Con todo, con sus defectos, lentitudes y deficiencias, hoy es el Judicial el poder sobre el que recae en buena medida la responsabilidad de mantener en posiciones aceptables el crédito de nuestra democracia
No existe “coordinación estratégica” ni “cerebro en la sombra”, como dice, y dice bien, Sánchez-Cuenca. Lo que sí se percibe en la judicatura es la existencia de un mar de fondo que deja entrever niveles de preocupación desconocidos en democracia y una elevada hipersensibilidad provocada por la reiteración de graves señalamientos a jueces a los que desde el Gobierno y grupos asociados se les ha llegado a acusar de mantener posiciones cuasi golpistas.

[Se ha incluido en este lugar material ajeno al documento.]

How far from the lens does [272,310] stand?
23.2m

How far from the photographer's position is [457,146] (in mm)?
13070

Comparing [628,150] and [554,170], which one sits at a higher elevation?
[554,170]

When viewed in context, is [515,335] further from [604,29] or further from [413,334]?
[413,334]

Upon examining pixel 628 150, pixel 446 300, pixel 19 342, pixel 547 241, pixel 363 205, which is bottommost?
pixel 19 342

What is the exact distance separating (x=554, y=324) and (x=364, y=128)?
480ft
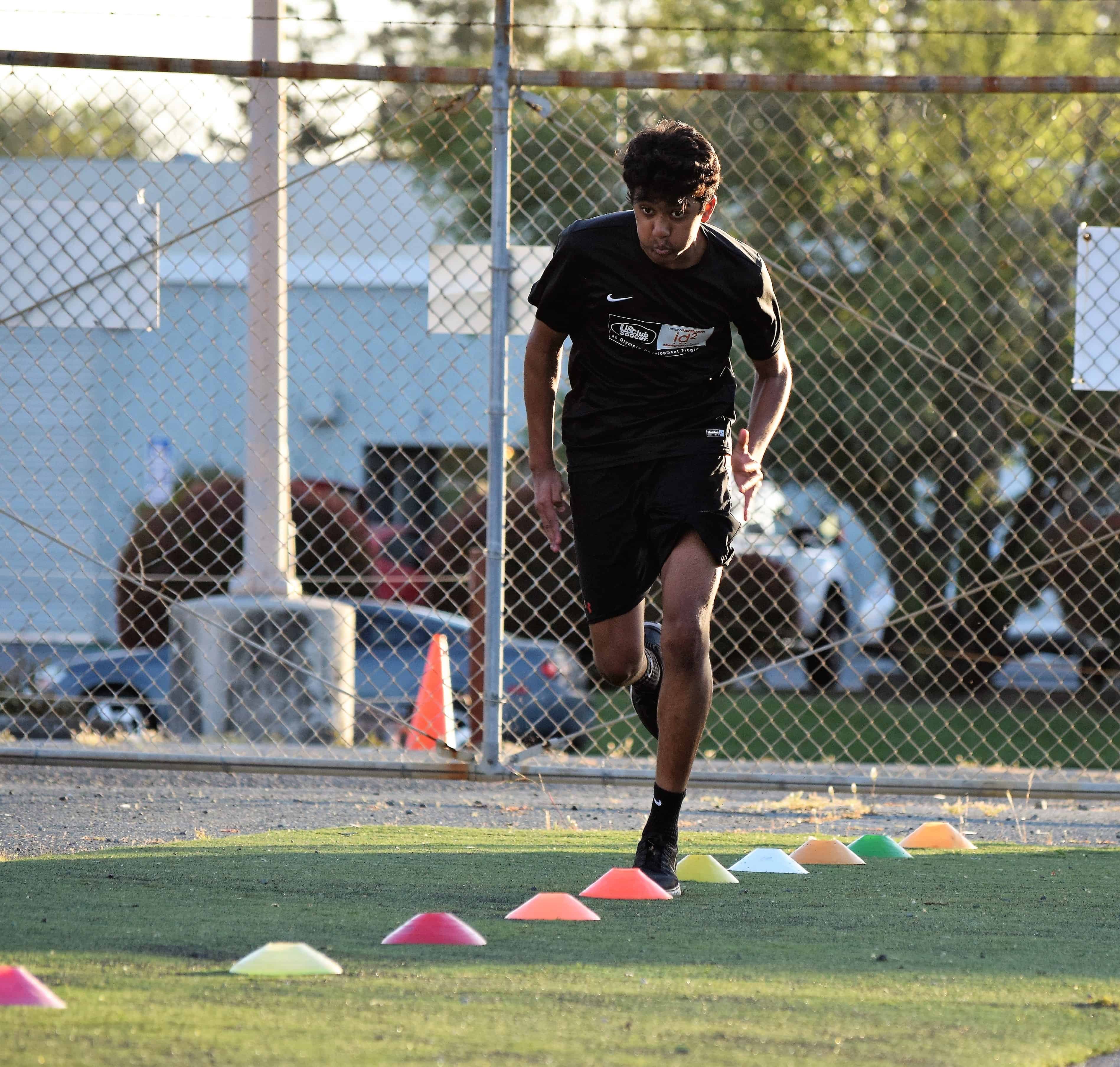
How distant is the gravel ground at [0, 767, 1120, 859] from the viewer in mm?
5184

Cierto que en la actitud de algunos magistrados hay algo de 9ª Compañía de la División Lecrerc entrando en el París (Estado de Derecho) ocupado por el sanchismo. Como también hay quien ha visto en este pulso una oportunidad para recuperar parte del prestigio dilapidado por un Consejo del Poder Judicial incapaz de tomar la iniciativa para desatascar su renovación mientras sus componentes seguían atrincherados, año tras año, en sus provechosas poltronas.
Pero con todo, con sus defectos, lentitudes y deficiencias, hoy es el Judicial el poder sobre el que recae en buena medida la responsabilidad de mantener en posiciones aceptables el crédito de nuestra democracia, bastante debilitado según algunos estudios de institutos internacionales. Y ese es el problema al que se enfrenta Pedro Sánchez: que lo que no se le puede consentir es que haya elegido el camino de la deslegitimación de los jueces (antes cunetas, hoy tribunales) para sortear las supuestas responsabilidades penales de su entorno, así como las consecuencias que él mismo, en el terreno de la política, consecuentemente habría de asumir.